Ia menyoroti kondisi Kalimantan Timur yang kaya akan minyak, gas, dan batu bara, namun belum sepenuhnya merasakan manfaat dari sumber daya tersebut.
“Saat ini, daerah hanya menerima 15,5% dari hasil gas yang masuk. Ke depan, kami berharap daerah penghasil seperti Kalimantan Timur mendapat porsi lebih besar. Minimal, dari 15,5% bisa bertahap naik menjadi 25% atau bahkan 40%,” ujar Nawardi dalam kunjungannya ke Balikpapan, Selasa (25/2/2025).
Selain itu, Nawardi juga menyoroti kurangnya transparansi dalam penerimaan Penerimaan Negara Bukan Pajak (PNBP). Menurutnya, provinsi, kabupaten, dan kota tidak memiliki akses langsung terhadap informasi jumlah PNBP yang dipungut dari daerah mereka.

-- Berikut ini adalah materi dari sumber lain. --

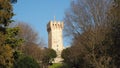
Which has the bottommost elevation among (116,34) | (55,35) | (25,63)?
(25,63)

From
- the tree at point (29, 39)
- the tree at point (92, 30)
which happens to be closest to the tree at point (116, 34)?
the tree at point (92, 30)

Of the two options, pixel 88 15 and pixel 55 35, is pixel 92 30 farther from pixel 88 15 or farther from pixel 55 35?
pixel 55 35

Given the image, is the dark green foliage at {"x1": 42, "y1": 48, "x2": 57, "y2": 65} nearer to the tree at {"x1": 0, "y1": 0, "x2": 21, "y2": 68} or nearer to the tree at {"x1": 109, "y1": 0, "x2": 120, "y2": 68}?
the tree at {"x1": 109, "y1": 0, "x2": 120, "y2": 68}

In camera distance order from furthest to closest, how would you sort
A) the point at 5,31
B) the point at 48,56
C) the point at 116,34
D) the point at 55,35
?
1. the point at 55,35
2. the point at 48,56
3. the point at 116,34
4. the point at 5,31

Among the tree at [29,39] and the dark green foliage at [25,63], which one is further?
the tree at [29,39]

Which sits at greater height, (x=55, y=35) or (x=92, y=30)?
(x=55, y=35)

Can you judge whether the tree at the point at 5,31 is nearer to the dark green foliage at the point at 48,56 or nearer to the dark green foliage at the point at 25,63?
the dark green foliage at the point at 25,63

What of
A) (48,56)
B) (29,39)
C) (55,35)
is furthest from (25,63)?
(55,35)

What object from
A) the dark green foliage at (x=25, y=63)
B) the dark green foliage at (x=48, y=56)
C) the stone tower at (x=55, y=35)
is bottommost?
the dark green foliage at (x=25, y=63)

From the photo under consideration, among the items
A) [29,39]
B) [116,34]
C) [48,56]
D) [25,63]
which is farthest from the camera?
[48,56]

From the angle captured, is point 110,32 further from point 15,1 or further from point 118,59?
point 15,1

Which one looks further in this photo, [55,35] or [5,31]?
[55,35]

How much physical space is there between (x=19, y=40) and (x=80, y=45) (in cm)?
2345

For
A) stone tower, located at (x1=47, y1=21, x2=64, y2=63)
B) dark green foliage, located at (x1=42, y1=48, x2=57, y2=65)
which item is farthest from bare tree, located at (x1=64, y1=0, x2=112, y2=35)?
stone tower, located at (x1=47, y1=21, x2=64, y2=63)
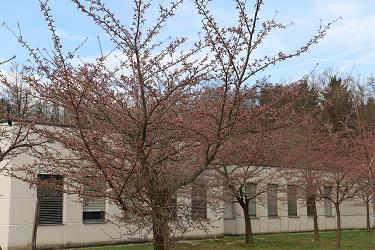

“Hingga kini, daerah hanya mengetahui PNBP yang mereka terima melalui mekanisme bagi hasil dari pemerintah pusat. Ke depan, Kementerian Keuangan dan Perbendaharaan Negara harus lebih transparan dan akuntabel dengan melaporkan secara periodik penerimaan PNBP dari setiap daerah,” tambahnya.
Laporan periodik ini, kata Nawardi, sangat penting agar kepala daerah mengetahui potensi PNBP yang dihasilkan di wilayahnya, jumlah yang diterima, serta besaran yang seharusnya mereka dapatkan. Dengan begitu, alokasi dana bagi hasil dapat lebih adil dan tepat sasaran.
DPD RI berkomitmen untuk terus memperjuangkan transparansi dan keadilan dalam pengelolaan PNBP demi meningkatkan kesejahteraan daerah penghasil sumber daya alam di Indonesia.